## Create new skills plots 

This notebook creates graphs to explore new 'green' skills

In [1]:
#load imports 
import dap_prinz_green_jobs.analysis.ojo_analysis.process_ojo_green_measures as pg
from dap_prinz_green_jobs import PROJECT_DIR, BUCKET_NAME, analysis_config
from dap_prinz_green_jobs.getters.data_getters import load_s3_data
import dap_prinz_green_jobs.utils.plotting as pt

import pandas as pd
import numpy as np


import os
from datetime import datetime
import altair as alt
import random

from sklearn.feature_extraction.text import TfidfTransformer

Load variables and functions

In [2]:
# save graphs
today = datetime.today().strftime("%y%m%d")
graph_dir = str(PROJECT_DIR / f"outputs/figures/green_jobs_explorer/{today}/")

if not os.path.exists(graph_dir):
    print(f"Creating {graph_dir} directory")
    os.makedirs(graph_dir)
else:
    print(f"{graph_dir} directory already exists")

Creating /Users/india.kerlenesta/Projects/dap_green_jobs/dap_prinz_green_jobs/outputs/figures/green_jobs_explorer/231220 directory


In [27]:
#alt disable max rows

alt.data_transformers.disable_max_rows()
colordict = dict(zip(['low-mid', 'low', 'mid-high', 'high'], ['#C4A484', '#964B00', '#90EE90', '#023020']))

In [10]:
def get_skill_level(skill:str) -> int:
    """Get skill level from ESCO hierarchy

    Args:
        skill (str): skill

    Returns:
        int: skill level
    """
    if not isinstance(skill, str):
        return None
    
    if 'S' in skill:
        if len(skill) == 1:
            return 0 #S
        elif len(skill) == 2:
            return 1 #S1
        elif skill.count('.') == 1:
            return 2 #S1.1
        elif skill.count('.') == 2:
            return 3 #S1.1.1
    else:
        return None
    # elif 'K' in skill:
    #     if len(skill) == 1:
    #         return 0 #k
    #     elif len(skill) == 2:
    #         return 1

## 0. Load Data

load and clean up data

In [5]:
#download aggregated occupation data to get non-green/mid-green/high-green occupations 

occ_date = analysis_config['analysis_files']['agg_soc_date_stamp']
occ_agg = pd.read_csv(f's3://prinz-green-jobs/outputs/data/ojo_application/extracted_green_measures/analysis/occupation_aggregated_data_{occ_date}.csv')

occ_agg = occ_agg.query('num_job_ads > 100').reset_index(drop=True)

#download skills data

green_skills_outputs = load_s3_data(
        BUCKET_NAME,
        f"outputs/data/ojo_application/extracted_green_measures/{analysis_config['skills_date_stamp']}/ojo_large_sample_skills_green_measures_production_{analysis_config['production']}.csv",
    )
green_skills_outputs["GREEN_ENTS"] = green_skills_outputs["GREEN_ENTS"].apply(
    pg.safe_literal_eval
)
green_skills_outputs["ENTS"] = green_skills_outputs["ENTS"].apply(pg.safe_literal_eval)
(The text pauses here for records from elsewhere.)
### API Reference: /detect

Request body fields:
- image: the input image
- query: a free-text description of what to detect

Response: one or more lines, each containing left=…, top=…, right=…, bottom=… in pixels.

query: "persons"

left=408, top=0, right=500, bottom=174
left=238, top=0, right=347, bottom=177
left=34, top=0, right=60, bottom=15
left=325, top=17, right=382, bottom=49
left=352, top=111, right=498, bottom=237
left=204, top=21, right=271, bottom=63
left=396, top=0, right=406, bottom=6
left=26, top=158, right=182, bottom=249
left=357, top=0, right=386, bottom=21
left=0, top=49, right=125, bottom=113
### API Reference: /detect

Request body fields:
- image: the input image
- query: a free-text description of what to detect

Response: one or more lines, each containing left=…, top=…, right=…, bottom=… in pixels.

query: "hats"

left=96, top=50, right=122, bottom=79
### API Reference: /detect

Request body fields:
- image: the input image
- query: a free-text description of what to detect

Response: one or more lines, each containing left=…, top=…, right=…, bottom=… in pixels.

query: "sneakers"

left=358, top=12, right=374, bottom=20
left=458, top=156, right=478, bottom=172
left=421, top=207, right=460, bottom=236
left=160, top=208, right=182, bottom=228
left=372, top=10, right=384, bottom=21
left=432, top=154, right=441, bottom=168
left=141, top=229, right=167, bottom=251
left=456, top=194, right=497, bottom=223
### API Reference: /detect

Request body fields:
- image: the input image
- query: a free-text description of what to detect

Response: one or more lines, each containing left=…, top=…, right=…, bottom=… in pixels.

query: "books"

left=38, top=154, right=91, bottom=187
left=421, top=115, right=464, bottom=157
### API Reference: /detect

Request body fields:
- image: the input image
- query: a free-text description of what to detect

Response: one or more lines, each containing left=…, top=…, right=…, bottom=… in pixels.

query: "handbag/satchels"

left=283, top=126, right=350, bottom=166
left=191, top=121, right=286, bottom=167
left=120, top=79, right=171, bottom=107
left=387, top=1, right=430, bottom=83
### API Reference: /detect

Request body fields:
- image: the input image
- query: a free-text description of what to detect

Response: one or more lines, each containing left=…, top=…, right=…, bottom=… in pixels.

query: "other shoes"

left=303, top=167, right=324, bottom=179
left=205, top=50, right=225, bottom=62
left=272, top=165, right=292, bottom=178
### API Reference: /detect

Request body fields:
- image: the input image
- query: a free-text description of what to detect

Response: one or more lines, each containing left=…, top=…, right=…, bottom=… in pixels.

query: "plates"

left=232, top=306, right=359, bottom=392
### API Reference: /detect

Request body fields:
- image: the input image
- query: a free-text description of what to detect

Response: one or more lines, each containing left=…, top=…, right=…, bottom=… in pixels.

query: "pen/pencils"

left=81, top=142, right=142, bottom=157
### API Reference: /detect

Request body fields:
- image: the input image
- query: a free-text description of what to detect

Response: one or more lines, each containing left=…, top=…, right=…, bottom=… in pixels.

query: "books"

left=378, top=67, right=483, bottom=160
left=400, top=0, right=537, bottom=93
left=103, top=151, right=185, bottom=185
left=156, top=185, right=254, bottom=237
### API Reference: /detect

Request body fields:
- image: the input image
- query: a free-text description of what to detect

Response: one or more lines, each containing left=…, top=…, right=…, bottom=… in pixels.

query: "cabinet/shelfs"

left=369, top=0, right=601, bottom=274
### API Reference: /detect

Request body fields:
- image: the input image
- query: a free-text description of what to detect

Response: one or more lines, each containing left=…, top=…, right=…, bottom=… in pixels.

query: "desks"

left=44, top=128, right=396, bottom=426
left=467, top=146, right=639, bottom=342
skills_df = pg.create_skill_df(green_skills_outputs)

#download occupations data for job id to soc code mapper

green_occs_outputs = load_s3_data(
        BUCKET_NAME,
        f"outputs/data/ojo_application/extracted_green_measures/{analysis_config['occ_date_stamp']}/ojo_large_sample_occupation_green_measures_production_{analysis_config['production'].lower()}.csv",
    )
green_occs_outputs = pg.process_soc_columns(green_occs_outputs)

2023-12-20 10:55:49,265 - botocore.credentials - INFO - Found credentials in shared credentials file: ~/.aws/credentials
2023-12-20 10:55:50,484 - botocore.credentials - INFO - Found credentials in shared credentials file: ~/.aws/credentials


100%|██████████| 13436987/13436987 [00:10<00:00, 1304159.96it/s]


In [6]:
#download ESCO skills tables
trans_skills = load_s3_data("open-jobs-lake", 'escoe_extension/inputs/data/esco/esco_transversal_mapper.json')
formatted_esco_skills = pd.read_csv('s3://open-jobs-lake/escoe_extension/outputs/data/skill_ner_mapping/esco_data_formatted.csv')
esco_hier = load_s3_data("open-jobs-lake", 'escoe_extension/outputs/data/skill_ner_mapping/esco_hier_mapper.json')

soc_name_dict = load_s3_data(
        BUCKET_NAME,
        f"outputs/data/ojo_application/extracted_green_measures/{analysis_config['occ_date_stamp']}/soc_name_dict.json",
    )

green_occs_outputs['soc_name_6'] = green_occs_outputs['SOC_2020_EXT'].map(soc_name_dict['soc_2020_6'])
green_occs_outputs['soc_name_4'] = green_occs_outputs['SOC_2020'].map(soc_name_dict['soc_2020_4'])

In [7]:
esco_hier["K"] = "Knowledge"
esco_hier["S"] = "Skills"
esco_hier["T"] = "Transversal skills and competencies"
esco_hier["A"] = "Attitudes"
esco_hier["L"] = "Language skills and Knowledge"

In [11]:
formatted_esco_skills_skills = (formatted_esco_skills
                                .query('id.str.len() > 30')
                                .assign(hierarchy_levels = lambda x: x['hierarchy_levels'].apply(pg.safe_literal_eval))
                                .explode('hierarchy_levels'))
formatted_esco_skills_skills = formatted_esco_skills_skills[formatted_esco_skills_skills.hierarchy_levels.apply(lambda x: 'S' in x)]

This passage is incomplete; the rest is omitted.